[SHORT EXERCISE] Write out precisely the lines beginning with the line that contains "in this snapshot?" and ending with the last line of the entries, and no other lines.

***** DATA PROVIDED *****

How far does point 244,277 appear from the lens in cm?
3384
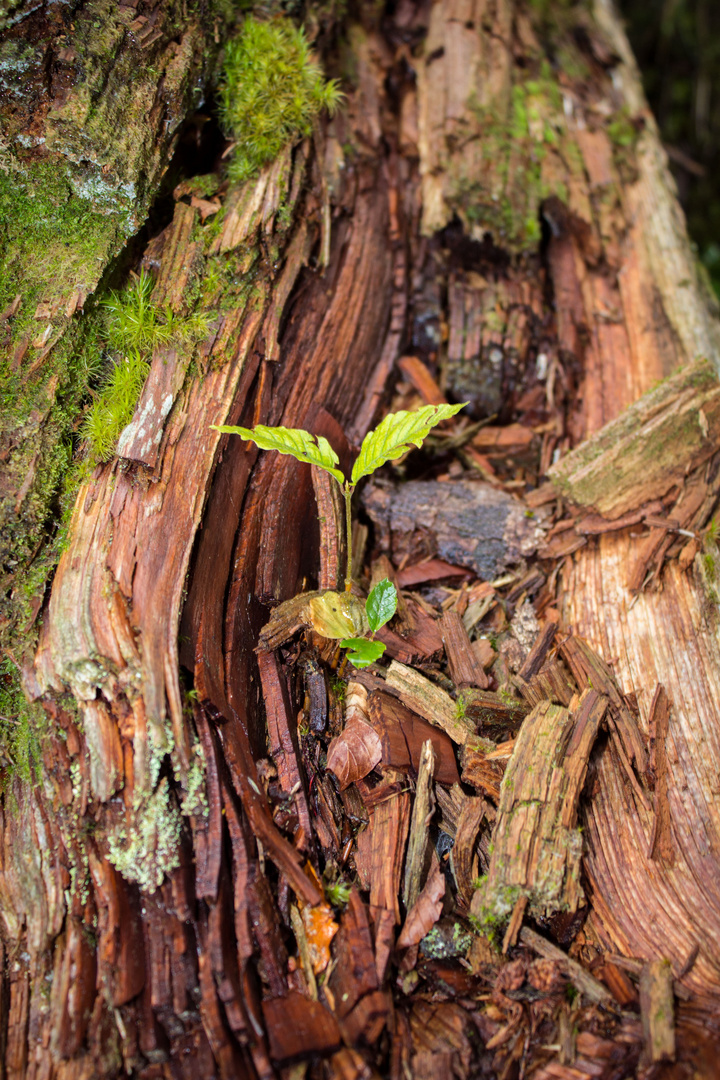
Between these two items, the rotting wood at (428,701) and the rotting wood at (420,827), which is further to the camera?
the rotting wood at (428,701)

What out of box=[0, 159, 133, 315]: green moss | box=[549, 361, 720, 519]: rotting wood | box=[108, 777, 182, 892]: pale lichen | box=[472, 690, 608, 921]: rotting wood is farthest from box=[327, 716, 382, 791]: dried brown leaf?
box=[0, 159, 133, 315]: green moss

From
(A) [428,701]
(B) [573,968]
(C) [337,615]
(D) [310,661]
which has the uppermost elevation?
(C) [337,615]

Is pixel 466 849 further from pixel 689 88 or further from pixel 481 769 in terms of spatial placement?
pixel 689 88

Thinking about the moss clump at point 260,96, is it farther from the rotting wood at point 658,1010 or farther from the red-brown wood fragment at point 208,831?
the rotting wood at point 658,1010

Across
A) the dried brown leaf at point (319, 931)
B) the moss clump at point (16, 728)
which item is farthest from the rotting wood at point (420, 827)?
the moss clump at point (16, 728)

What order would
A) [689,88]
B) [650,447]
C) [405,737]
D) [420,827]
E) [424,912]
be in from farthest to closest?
[689,88], [650,447], [405,737], [420,827], [424,912]

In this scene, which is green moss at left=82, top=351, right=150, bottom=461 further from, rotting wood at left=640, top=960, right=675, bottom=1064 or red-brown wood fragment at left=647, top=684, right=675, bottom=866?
rotting wood at left=640, top=960, right=675, bottom=1064

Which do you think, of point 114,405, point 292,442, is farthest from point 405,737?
point 114,405
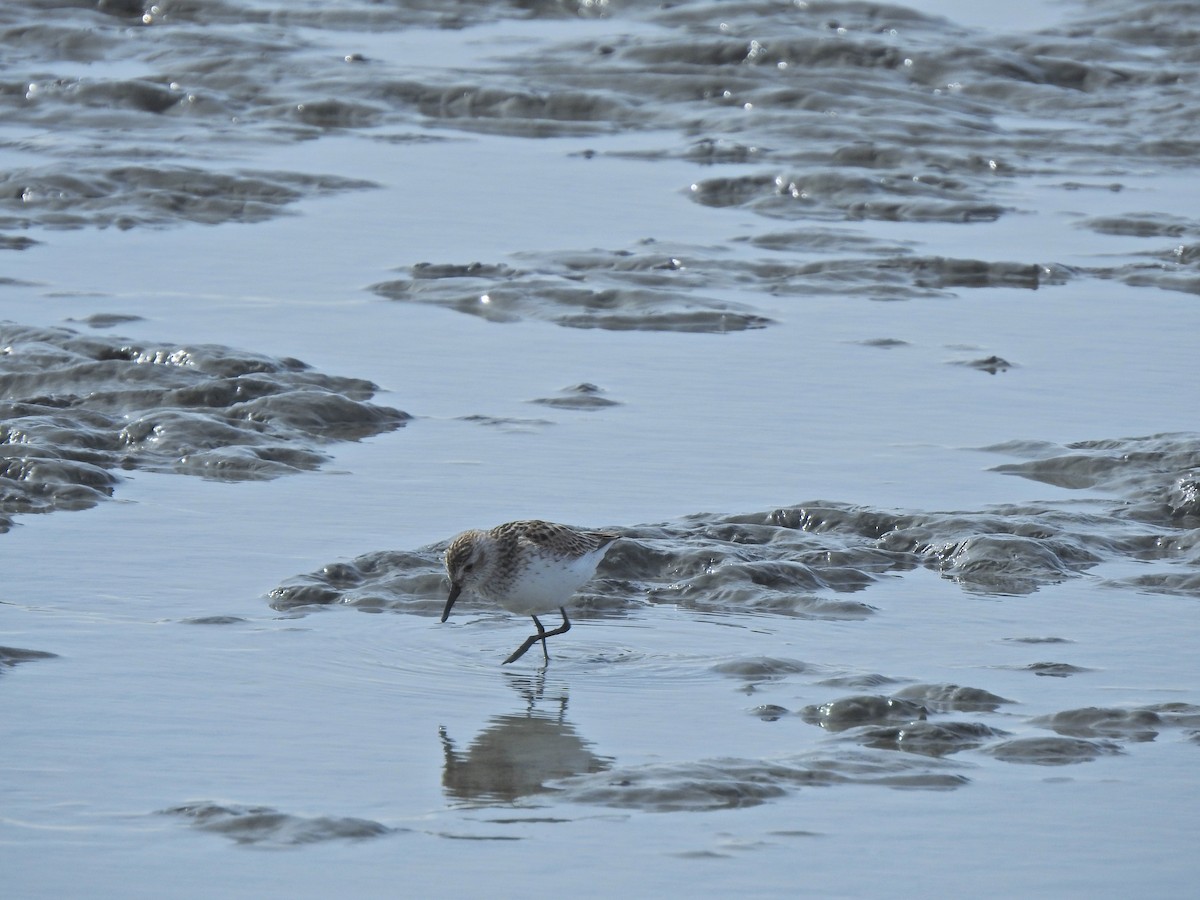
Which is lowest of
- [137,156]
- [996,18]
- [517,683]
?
[517,683]

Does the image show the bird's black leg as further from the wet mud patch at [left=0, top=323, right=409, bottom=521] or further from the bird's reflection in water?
the wet mud patch at [left=0, top=323, right=409, bottom=521]

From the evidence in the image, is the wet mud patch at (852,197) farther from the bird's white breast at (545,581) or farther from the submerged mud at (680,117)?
the bird's white breast at (545,581)

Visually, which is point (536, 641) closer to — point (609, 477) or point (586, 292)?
point (609, 477)

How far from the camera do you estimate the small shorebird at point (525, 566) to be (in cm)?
684

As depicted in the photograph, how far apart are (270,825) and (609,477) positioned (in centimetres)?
383

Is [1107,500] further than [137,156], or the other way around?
[137,156]

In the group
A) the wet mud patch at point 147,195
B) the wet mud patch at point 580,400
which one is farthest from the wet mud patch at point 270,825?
the wet mud patch at point 147,195

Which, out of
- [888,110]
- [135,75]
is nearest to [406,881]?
[888,110]

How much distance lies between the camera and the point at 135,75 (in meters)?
18.7

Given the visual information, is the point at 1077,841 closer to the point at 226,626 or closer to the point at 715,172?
the point at 226,626

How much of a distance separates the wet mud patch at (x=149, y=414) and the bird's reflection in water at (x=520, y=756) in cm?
289

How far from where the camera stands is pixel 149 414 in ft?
30.8

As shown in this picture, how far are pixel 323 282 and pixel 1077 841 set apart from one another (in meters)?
7.77

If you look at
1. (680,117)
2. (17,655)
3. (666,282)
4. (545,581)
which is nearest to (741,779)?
(545,581)
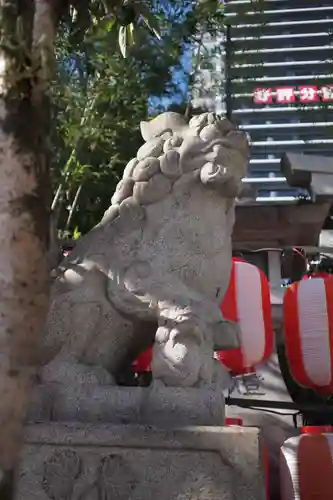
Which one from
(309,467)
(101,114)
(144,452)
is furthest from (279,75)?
(144,452)

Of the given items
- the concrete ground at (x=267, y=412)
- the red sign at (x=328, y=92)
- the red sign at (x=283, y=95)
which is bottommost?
the concrete ground at (x=267, y=412)

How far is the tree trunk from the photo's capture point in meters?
1.15

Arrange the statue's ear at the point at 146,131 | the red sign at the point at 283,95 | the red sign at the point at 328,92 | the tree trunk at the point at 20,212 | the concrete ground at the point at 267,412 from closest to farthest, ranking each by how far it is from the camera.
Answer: the tree trunk at the point at 20,212, the statue's ear at the point at 146,131, the red sign at the point at 328,92, the concrete ground at the point at 267,412, the red sign at the point at 283,95

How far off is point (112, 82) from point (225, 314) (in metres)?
3.79

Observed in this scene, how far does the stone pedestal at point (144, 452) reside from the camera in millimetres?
2508

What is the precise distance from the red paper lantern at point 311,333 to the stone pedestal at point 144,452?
3.75 feet

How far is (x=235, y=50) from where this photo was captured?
444 cm

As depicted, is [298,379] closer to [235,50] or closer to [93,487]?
[93,487]

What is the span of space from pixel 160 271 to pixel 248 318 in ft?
3.68

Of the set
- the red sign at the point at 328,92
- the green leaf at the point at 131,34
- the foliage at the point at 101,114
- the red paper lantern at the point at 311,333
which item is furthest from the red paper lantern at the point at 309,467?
the foliage at the point at 101,114

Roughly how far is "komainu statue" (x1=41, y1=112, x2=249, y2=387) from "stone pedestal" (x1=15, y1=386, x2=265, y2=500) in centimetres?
14

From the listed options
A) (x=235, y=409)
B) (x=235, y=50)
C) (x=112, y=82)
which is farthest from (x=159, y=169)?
(x=112, y=82)

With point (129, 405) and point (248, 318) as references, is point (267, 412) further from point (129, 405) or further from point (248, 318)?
point (129, 405)

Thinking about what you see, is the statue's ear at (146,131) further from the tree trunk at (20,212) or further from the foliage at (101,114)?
the foliage at (101,114)
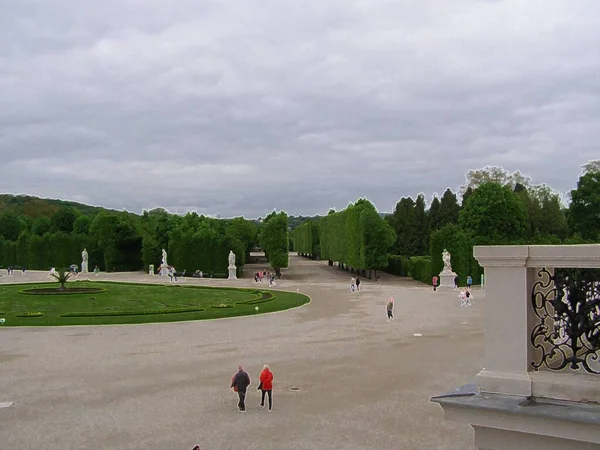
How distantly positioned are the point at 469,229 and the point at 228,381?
158ft

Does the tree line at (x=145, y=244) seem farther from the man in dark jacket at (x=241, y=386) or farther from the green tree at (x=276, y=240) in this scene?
the man in dark jacket at (x=241, y=386)

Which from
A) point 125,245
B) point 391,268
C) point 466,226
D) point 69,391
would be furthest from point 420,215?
point 69,391

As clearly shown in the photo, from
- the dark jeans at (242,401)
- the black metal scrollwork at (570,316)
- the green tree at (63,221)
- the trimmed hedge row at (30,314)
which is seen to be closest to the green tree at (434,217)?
the green tree at (63,221)

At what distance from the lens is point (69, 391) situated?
15.0m

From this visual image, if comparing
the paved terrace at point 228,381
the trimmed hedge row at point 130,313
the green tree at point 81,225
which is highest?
the green tree at point 81,225

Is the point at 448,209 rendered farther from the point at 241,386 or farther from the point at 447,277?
the point at 241,386

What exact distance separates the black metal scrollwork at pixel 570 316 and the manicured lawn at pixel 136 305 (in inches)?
937

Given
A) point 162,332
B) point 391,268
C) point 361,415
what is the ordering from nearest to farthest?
point 361,415 → point 162,332 → point 391,268

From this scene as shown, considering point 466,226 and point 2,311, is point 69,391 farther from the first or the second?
point 466,226

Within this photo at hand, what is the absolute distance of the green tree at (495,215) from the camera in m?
58.2

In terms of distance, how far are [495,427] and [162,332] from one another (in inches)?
824

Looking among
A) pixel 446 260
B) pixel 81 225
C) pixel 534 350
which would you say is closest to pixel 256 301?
pixel 446 260

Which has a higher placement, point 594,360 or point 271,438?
point 594,360

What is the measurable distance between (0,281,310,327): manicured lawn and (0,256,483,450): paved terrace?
196cm
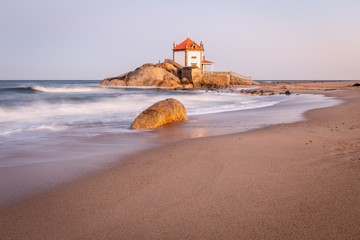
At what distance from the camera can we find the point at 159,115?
8.34m

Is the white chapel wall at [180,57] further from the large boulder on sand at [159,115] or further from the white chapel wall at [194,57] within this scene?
the large boulder on sand at [159,115]

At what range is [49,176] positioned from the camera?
362 cm

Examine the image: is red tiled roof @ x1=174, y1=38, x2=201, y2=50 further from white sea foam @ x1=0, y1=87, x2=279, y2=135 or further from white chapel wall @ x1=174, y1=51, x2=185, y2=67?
white sea foam @ x1=0, y1=87, x2=279, y2=135

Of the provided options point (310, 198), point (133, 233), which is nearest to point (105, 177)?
point (133, 233)

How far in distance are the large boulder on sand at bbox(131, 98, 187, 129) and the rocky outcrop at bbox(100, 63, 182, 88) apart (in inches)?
1293

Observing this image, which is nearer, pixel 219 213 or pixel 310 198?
pixel 219 213

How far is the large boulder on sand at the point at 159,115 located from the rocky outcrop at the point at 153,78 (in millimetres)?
32846

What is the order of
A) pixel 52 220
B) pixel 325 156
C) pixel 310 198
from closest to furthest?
1. pixel 52 220
2. pixel 310 198
3. pixel 325 156

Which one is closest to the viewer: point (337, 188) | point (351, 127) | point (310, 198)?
point (310, 198)

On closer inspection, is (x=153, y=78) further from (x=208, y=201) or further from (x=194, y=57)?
(x=208, y=201)

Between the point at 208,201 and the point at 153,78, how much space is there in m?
41.0

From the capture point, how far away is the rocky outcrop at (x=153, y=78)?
139ft

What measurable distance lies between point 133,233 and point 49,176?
1.91 meters

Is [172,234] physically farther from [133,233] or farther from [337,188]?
[337,188]
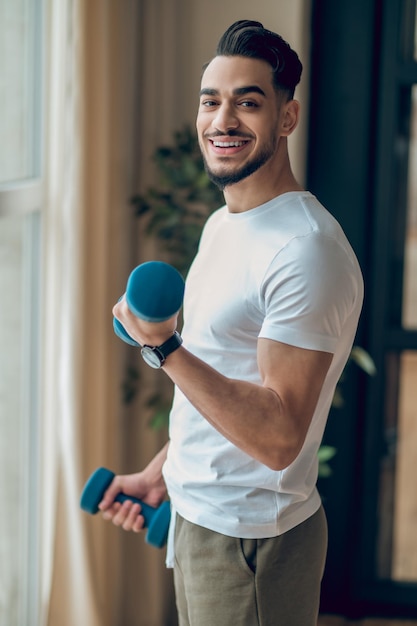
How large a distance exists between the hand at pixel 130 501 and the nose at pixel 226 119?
2.29 feet

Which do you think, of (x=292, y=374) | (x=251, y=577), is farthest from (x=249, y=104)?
(x=251, y=577)

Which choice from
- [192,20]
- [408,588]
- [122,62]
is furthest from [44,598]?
[192,20]

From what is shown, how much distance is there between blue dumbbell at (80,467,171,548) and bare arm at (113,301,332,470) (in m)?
0.41

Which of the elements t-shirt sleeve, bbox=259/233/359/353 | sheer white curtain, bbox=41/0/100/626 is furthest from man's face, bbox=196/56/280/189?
sheer white curtain, bbox=41/0/100/626

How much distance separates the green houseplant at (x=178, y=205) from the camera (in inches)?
103

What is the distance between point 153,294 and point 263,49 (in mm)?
443

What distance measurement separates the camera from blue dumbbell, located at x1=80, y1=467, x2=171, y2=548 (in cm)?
164

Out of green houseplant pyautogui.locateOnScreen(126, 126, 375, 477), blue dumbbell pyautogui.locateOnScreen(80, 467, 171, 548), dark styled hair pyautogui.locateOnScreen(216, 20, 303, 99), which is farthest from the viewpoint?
green houseplant pyautogui.locateOnScreen(126, 126, 375, 477)

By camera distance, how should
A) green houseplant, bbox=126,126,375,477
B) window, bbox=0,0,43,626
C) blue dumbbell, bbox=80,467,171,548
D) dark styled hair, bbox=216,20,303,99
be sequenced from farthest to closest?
green houseplant, bbox=126,126,375,477, window, bbox=0,0,43,626, blue dumbbell, bbox=80,467,171,548, dark styled hair, bbox=216,20,303,99

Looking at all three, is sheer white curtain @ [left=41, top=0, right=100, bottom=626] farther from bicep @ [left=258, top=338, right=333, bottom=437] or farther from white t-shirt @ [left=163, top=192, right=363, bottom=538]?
bicep @ [left=258, top=338, right=333, bottom=437]

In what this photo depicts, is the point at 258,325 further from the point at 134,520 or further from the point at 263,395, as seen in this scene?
the point at 134,520

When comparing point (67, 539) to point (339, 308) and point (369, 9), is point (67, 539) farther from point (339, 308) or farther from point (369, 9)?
point (369, 9)

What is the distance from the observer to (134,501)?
1699 mm

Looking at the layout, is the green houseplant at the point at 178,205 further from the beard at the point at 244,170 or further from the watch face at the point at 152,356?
the watch face at the point at 152,356
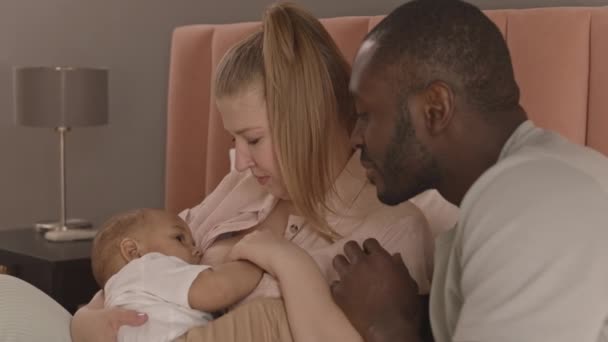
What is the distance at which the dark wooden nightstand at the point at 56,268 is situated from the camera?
3.10 meters

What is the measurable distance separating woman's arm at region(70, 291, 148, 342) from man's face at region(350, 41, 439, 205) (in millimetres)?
561

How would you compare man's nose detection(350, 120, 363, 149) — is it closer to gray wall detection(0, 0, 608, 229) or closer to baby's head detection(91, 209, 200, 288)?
baby's head detection(91, 209, 200, 288)

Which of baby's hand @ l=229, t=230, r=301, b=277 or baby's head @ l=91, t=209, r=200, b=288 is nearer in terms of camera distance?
baby's hand @ l=229, t=230, r=301, b=277

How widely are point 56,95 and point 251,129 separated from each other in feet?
5.78

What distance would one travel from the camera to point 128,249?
1.90 meters

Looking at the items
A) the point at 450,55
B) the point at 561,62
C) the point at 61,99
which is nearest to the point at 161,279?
the point at 450,55

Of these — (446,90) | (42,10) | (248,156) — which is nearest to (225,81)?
(248,156)

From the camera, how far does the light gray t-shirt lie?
110cm

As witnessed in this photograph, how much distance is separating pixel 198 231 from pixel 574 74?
915 millimetres

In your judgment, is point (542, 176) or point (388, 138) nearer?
point (542, 176)

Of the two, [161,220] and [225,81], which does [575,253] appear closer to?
[225,81]

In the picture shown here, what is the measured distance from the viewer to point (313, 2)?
3191 mm

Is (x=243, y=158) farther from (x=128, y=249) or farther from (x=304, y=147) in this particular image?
(x=128, y=249)

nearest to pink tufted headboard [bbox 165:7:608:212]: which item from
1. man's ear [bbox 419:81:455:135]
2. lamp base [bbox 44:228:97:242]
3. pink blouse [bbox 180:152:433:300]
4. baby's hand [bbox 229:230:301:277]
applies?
pink blouse [bbox 180:152:433:300]
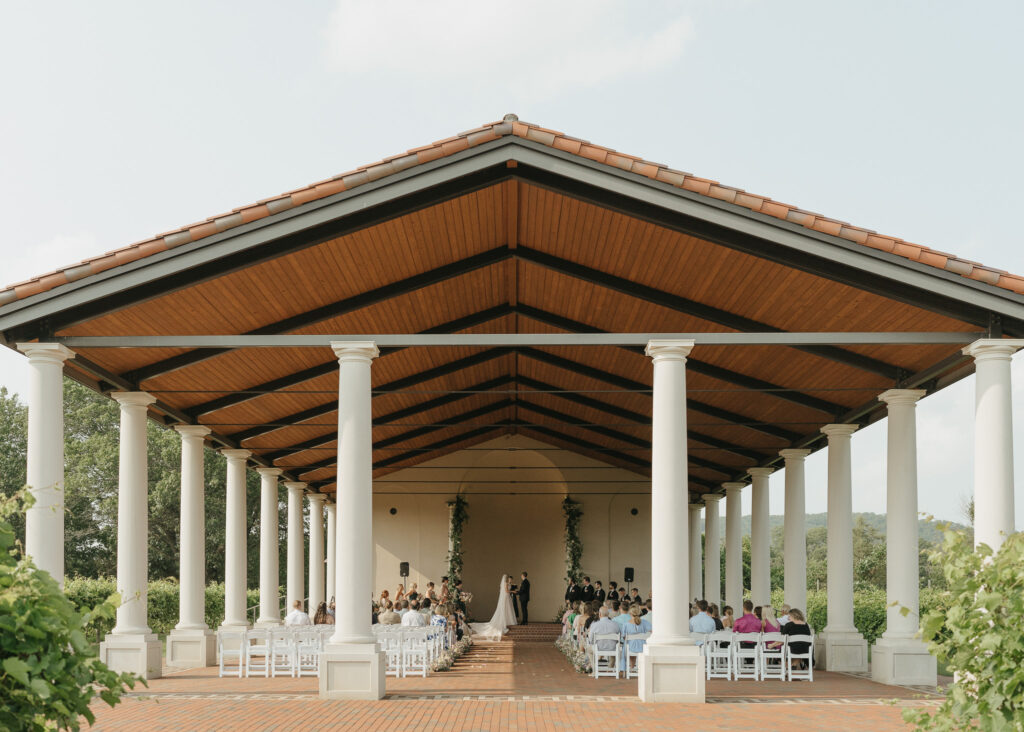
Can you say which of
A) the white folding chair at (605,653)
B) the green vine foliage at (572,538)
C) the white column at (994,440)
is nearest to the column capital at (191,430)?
the white folding chair at (605,653)

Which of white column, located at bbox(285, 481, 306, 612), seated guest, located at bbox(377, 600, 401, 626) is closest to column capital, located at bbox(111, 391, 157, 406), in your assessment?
seated guest, located at bbox(377, 600, 401, 626)

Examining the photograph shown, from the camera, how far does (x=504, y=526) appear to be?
31.1m

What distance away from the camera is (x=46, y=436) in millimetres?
11969

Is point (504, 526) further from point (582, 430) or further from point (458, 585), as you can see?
point (582, 430)

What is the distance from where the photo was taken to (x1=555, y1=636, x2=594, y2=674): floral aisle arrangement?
54.2 ft

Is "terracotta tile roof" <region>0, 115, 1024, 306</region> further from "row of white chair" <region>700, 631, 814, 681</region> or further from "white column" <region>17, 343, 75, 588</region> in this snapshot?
"row of white chair" <region>700, 631, 814, 681</region>

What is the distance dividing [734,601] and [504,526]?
6.67 meters

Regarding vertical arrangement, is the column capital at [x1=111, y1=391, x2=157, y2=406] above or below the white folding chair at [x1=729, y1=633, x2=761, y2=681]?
above

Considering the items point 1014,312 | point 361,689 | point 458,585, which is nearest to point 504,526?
point 458,585

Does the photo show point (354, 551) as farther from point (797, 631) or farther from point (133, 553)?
point (797, 631)

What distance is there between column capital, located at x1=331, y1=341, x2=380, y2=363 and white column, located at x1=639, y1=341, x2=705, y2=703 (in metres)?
3.16

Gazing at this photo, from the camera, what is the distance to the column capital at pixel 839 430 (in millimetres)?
17172

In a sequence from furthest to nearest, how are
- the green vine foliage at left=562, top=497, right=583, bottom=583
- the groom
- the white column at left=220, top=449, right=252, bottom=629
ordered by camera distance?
1. the green vine foliage at left=562, top=497, right=583, bottom=583
2. the groom
3. the white column at left=220, top=449, right=252, bottom=629

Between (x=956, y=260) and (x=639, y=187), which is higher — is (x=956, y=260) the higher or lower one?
the lower one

*****

[FULL SOLUTION]
Is "terracotta tile roof" <region>0, 115, 1024, 306</region> further from "row of white chair" <region>700, 631, 814, 681</region> or further from "white column" <region>17, 343, 75, 588</region> in this snapshot?
"row of white chair" <region>700, 631, 814, 681</region>

What is the distance dividing [734,601] and [504,526]?
6.67 meters

Regarding vertical arrangement, is the column capital at [x1=111, y1=391, x2=157, y2=406] above or below the white folding chair at [x1=729, y1=633, x2=761, y2=681]?
above

Considering the items point 1014,312 | point 361,689 | point 458,585, which is nearest to point 504,526?
point 458,585

Does the photo show point (354, 551) as farther from point (797, 631) or farther from point (133, 553)?
point (797, 631)

What distance is there between column capital, located at x1=331, y1=341, x2=380, y2=363 and white column, located at x1=639, y1=341, x2=705, y2=703 (in metres)?
3.16

Gazing at this photo, from the camera, what is the distance to the column capital at pixel 839 430 (in millimetres)?
17172

In a sequence from furthest to nearest, how are
- the green vine foliage at left=562, top=497, right=583, bottom=583
- the groom
- the white column at left=220, top=449, right=252, bottom=629
ordered by camera distance?
1. the green vine foliage at left=562, top=497, right=583, bottom=583
2. the groom
3. the white column at left=220, top=449, right=252, bottom=629

Between (x=956, y=260) and (x=639, y=187), which is higher — is (x=956, y=260) the higher or lower one?
the lower one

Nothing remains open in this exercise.